It was a pitch strong enough to enthuse Lachlan Murdoch, a friend of Mr Miller who at 22 was named general manager of the Queensland newspapers and had a long affiliation with the market.
But the idea was detested by others, including co-head of News Corp at the time, Peter Tonagh, and global chief financial officer Susan Panuccio, who rejected it on the basis that it would lose the company a lot of money.
This week’s restructuring was predictable. It was foreshadowed by this masthead in April when it reported News Corp had hired Deloitte to work on a restructure. Back in 2012, when former News Corp CEO Kim Williams attempted to centralise the company’s operations with the help of consultants, he was removed from his job. How things have changed.
Within two years of the APN acquisition the value of the newspapers it acquired had been written down substantially. Subsequently, Mr Miller and key executives have invested time and money into developing a strategy for the titles to make them less reliant on print advertising revenue.

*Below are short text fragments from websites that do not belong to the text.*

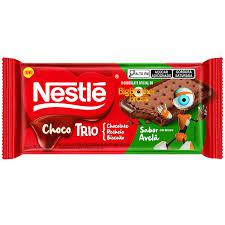 CHOC NESTLE 90G CHOCOTRIO AVELA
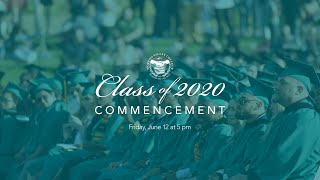 2020 Commencement Ceremony | Moreno Valley College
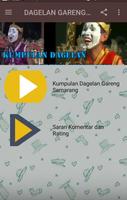 Dagelan Gareng Semarang Lengkap 포스터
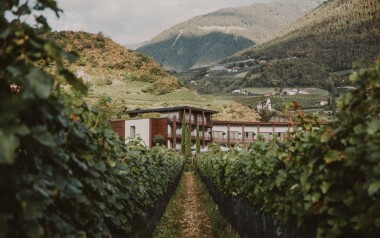 Relaxační pobyt v Itálii u Merana: Hotel Schwarzschmied ****+ s all inclusive, luxusním wellness a fitness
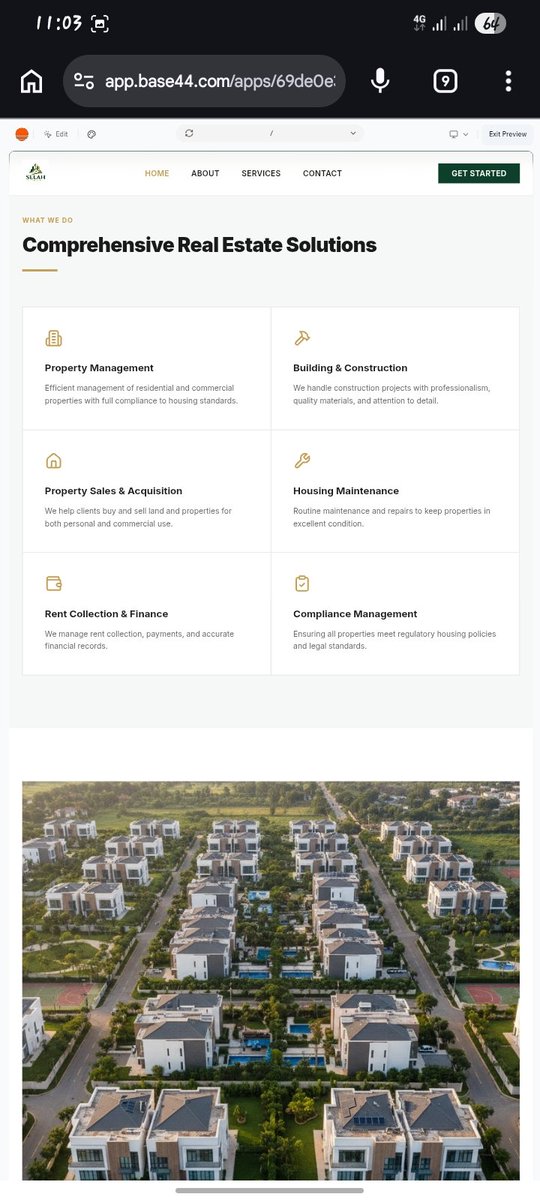 Timmy100012's tweet image. Most business owners think they just need a website... But what they actually need is a website that brings customers.
A website should: Build trust, Show your services clearly, Turn visitors into paying clients

#needawebsite #Localbusiness #smallbusiness #needawebsiteinnigeria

Eales in 2018 told trade press website Mumbrella that it was working – people in regional and local communities who had previously received newspapers for free were “increasingly willing” to pay for a subscription. “Local content is unique because you can’t get it from anywhere else – no-one else is dedicating resources to reporting on local crime, council, transport or lifestyle at a grassroots level in the way local titles do,” he said at the time.

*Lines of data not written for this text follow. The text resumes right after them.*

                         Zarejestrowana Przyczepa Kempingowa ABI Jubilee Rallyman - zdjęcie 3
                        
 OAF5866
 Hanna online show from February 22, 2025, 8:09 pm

Even now, after multiple attempts to sell the regional publishing division, Mr Miller is adamant that this strategy has worked. “Damian the futurist, he is right,” Mr Miller said on Thursday. “He has backed it and what we’ve seen is that people do subscribe for the issues that are most important to them.”
But while the restructure will inevitably relieve some of the financial pressure News Corp is facing, it will come at a price for Australia’s media landscape.
Derek Wilding, co-director of UTS’ Centre for Media Transition, said last week that closures, particularly of regional papers, would cause more problems for the industry.
“One is that there is a risk to diversity in the sense that in terms of numbers there are fewer providers of Australian news,” Mr Wilding said.